Roberto Nicolato – No livro, eu incluí pelo menos quatro poemas com a temática social e um deles é “A noite sem tempo”, que faz uma crítica ao fascismo e ao extremismo de direita, que então emergiu com força no país. Acho que, em determinados momentos, não há como a arte, o artista, ficar indiferente ao que se passa na vida política de um país. Era um momento de resistência, de se posicionar, já que estão em jogo os pilares da democracia. Mas sem, com isso, se esgueirar pelo panfletarismo barato. O poema começa com uma alusão à Noite dos Cristais e revela aquele momento em que se instaura a violência, o totalitarismo, e tudo se quebra. Um silêncio de morte para não ser nunca mais esquecido. Na história da literatura, existem momentos em que o escritor precisa se engajar, e isso aconteceu com Sartre, no período da Resistência Francesa, com Carlos Drummond de Andrade, no livro “A rosa do povo”, com Affonso Romano de Sant’Anna, no poema “Que país é este?, com os escritores dos anos 70, que lançaram verdadeiros manifestos contra a ditatura…
– E por que era necessário publicar este livro neste momento?
– “A noite sem tempo” é uma obra que foi premiada no concurso “Outras Palavras”, promovido pelo governo do Estado do Paraná, há cerca de três anos, com recursos da lei Aldir Blanc. Além do prêmio em dinheiro, havia a possibilidade de publicação, o que não aconteceu até agora. Então me antecipei, achei que o momento de publicação era esse, em que predomina o discurso de ódio, sob o manto hipócrita do lema “pátria, família e religião”. O resto é o que nós sabemos…

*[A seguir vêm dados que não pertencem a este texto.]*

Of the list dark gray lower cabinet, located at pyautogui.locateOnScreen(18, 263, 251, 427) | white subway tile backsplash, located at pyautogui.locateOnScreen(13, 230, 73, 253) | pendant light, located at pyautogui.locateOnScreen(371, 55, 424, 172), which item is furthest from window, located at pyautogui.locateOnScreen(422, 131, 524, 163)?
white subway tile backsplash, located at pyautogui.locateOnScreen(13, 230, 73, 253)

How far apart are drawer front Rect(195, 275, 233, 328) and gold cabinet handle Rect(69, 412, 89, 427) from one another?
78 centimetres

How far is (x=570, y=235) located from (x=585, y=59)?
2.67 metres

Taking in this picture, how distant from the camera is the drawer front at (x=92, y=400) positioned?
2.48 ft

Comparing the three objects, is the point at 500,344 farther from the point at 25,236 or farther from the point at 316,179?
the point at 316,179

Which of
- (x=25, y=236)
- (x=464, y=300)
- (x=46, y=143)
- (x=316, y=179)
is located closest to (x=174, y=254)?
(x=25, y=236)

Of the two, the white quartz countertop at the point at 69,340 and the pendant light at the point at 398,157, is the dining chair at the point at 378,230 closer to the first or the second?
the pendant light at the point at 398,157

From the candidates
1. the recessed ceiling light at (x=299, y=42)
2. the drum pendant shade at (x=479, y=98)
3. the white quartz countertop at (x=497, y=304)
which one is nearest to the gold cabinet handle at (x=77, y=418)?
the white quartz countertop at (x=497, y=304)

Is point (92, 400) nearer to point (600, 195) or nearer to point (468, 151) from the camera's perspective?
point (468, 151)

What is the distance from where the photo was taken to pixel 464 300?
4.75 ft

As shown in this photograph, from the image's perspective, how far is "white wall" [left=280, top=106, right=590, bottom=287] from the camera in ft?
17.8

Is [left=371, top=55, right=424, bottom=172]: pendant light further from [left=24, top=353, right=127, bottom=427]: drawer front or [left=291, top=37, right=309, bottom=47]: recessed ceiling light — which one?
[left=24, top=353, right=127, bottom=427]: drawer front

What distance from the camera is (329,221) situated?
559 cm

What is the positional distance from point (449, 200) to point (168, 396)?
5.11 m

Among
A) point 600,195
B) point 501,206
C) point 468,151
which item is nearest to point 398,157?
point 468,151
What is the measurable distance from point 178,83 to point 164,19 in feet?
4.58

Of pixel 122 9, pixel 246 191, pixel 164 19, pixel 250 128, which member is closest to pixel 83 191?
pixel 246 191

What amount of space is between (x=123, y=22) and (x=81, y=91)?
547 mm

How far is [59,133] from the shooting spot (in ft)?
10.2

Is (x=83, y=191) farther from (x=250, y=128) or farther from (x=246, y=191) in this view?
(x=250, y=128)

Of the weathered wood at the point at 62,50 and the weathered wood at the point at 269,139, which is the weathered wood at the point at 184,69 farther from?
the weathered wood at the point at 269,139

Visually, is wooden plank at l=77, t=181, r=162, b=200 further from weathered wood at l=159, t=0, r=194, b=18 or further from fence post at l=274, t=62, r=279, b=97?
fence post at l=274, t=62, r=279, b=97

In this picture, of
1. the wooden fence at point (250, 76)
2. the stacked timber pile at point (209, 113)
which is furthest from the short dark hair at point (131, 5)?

– Você está voltando para MG depois de anos e anos radicado em Curitiba. Vai ficar com um pé lá, outro aqui. Sei que agora você se dedica inteiramente à literatura. Existem planos de voltar a se envolver com a cena literária aqui de Juiz de Fora? Quais são seus projetos?
– Depois de um tempo longe, acho que chegou o momento de estar mais próximo da família e das raízes, que sempre estiveram presentes no meu trabalho. É que o espírito de Minas nunca sai da gente, nos acompanha, sempre. Gostaria, sim, de me envolver com a cena local e, quem sabe,não faço um lançamento aí em Juiz de Fora? No próximo ano, eu estarei lançando um livro de contos “Nos domínios de Leviatã”, pela lei de incentivo aqui de Curitiba. O livro trata de minha infância em Minas, sobre Curitiba e traz uma longa história sobre a pandemia.
– Além de poeta, você é romancista. Seu romance mais novo é “Pacto”, publicado em 2022. Hoje, você se sente mais à vontade na prosa ou no universo dos versos? Aliás, como você avalia sua poesia hoje? Pergunto isso porque você se mostrou bem crítico em relação à sua produção poética.
– Para mim, poesia é algo que exige técnica, muita leitura e uma vivência peculiar das coisas. Não é uma tarefa fácil escrever poesia, que eu considero um antídoto contra o automatismo nas relações do cotidiano e contra a desumanidade em que estamos mergulhados. Desautomatização dos sentidos. Escrevo em momentos de insigths para depois elaborar mais, ou deixar como está. Prosa exige mais disciplina, tempo mais alongado. A poesia veio primeiro na minha vida. Coisa de alma, de contemplação do belo. Prosa é desafio. Quem sabe um dia ainda escrevo um grande romance?
– E no romance você volta no tempo para escrever sobre a juventude da década de 1970. Em alguns dos seus poemas, você também se ancora nas lembranças de infância. Percebo, então, que as memórias são um elemento muito importante para a sua literatura…
– Sim. Penso que não tem como preservar a identidade sem recorrer à memória. Memória que, por vezes, nem de longe é o que se passou, mas o que criamos e gostaríamos que fosse. Isto está nos meus romances “A caminhada ou o homem sem passado’, “Do outro lado da rua” e no próximo livro de contos. Um homem sem memória é um homem sem identidade. No meu livro experimental, “Do outro lado da rua”, em que há uma conversa entre jornalismo e literatura , brinco com as armadilhas da memória na pele de um personagem idoso. Assim como na vida, memória também é invenção.